WHAT TO DO: Carry on the forum thread about when someone is not a Christian before the church, starting right after its final sentence.

TEXT EXCERPT:

# At what point is someone not a Christian before the church?



## chuckd (Oct 29, 2014)

I found this thread helpful in understanding what a Christian is "before the church." (then I realized I participated in it )



MW said:


> Some qualifications need to be made, but basically, yes, baptism functions as a mark of profession before the church. Reformed theology considers that there is an outward sign and an inward grace. Ideally the outward and inward should never be divorced. They only come to be separated because of the sad reality of false profession. This reality practically forces us to separate the two and to speak of baptism as only marking the external profession before the church. *Where there is no reason for supposing there is a false profession* there is no basis for separating the external and internal, and so the outward sign of baptism may be spoken of as if it marked the internal possession of the grace signified. There is no doubt that the New Testament regularly speaks in this way through the "judgment of charity." At the same time it issues warnings to impress on individuals that they must come to a "judgment of certainty" in relation to their own personal possession of grace in Christ, and directs the believer to trust in Christ rather than their outward privileges. It also uses the outward privilege as a basis to exhort "believers" to walk worthy of their calling.



If an outward profession of faith, baptism, church membership make an individual a Christian _before the church_, what are the "reasons for supposing there is a false profession?"


----------



## Contra_Mundum (Oct 29, 2014)

4-major issues:Gross and unrepentant sin.
Neglect of the means of grace.
Maintaining/spreading heretical doctrine.
Refusing correction.​Any of these, or all of them; perhaps other things, but almost surely related to these.


----------



## Peairtach (Oct 29, 2014)

> If an outward profession of faith, baptism, church membership make an individual a Christian before the church, what are the "reasons for supposing there is a false profession?"



If they show signs of a false profession they are to be admonished, and if they are communicant members they are to be debarred from the Lord's Table.

E.g. 


> Then Simon himself believed also: and when he was baptized, he continued with Philip, and wondered, beholding the miracles and signs which were done...... But Peter said unto him, Thy money perish with thee, because thou hast thought that the gift of God may be purchased with money.Thou hast neither part nor lot in this matter: for thy heart is not right in the sight of God. Repent therefore of this thy wickedness, and pray God, if perhaps the thought of thine heart may be forgiven thee. For I perceive that thou art in the gall of bitterness, and in the bond of iniquity. (Acts 8:13, 8:20-23)

DATASET EXCERPTS:
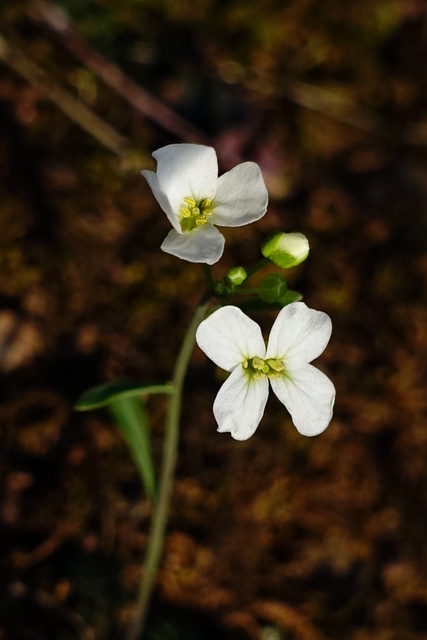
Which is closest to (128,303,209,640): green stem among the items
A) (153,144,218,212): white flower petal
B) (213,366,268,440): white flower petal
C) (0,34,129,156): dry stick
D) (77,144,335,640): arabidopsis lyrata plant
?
(77,144,335,640): arabidopsis lyrata plant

THE RESPONSE:
But there is a sense in which someone who is baptised has a lifelong link with the Covenant of Grace and the Visible Church, evinced by the fact that if he/she shows signs of true faith and repentance, he won't be baptised again.

That doesn't end until there is final impenitence at death.


----------



## whirlingmerc (Oct 30, 2014)

If you openly denied the faith


----------



## C. M. Sheffield (Oct 30, 2014)

The Baptist Confession (26.2) states: 

_“All persons throughout the world, professing the faith of the Gospel, and obedience unto God by Christ, according unto it; not destroying their own profession by any Errors everting the foundation, or unholyness of conversation, are and may be called visible Saints; and of such ought all particular Congregations to be constituted.”_​
To break this statement down, a *Visible Saint* (i.e. someone who is a Christian in the eyes of the church) is someone who positively professes:

Faith in the Gospel, and 
Obedience to God by Christ (i.e. repentance from sin)

And who also does not undermine that profession negatively by: 

Errors everting the foundation (i.e. serious error and heresy) or
Unholiness of conversation (i.e. a sinful life)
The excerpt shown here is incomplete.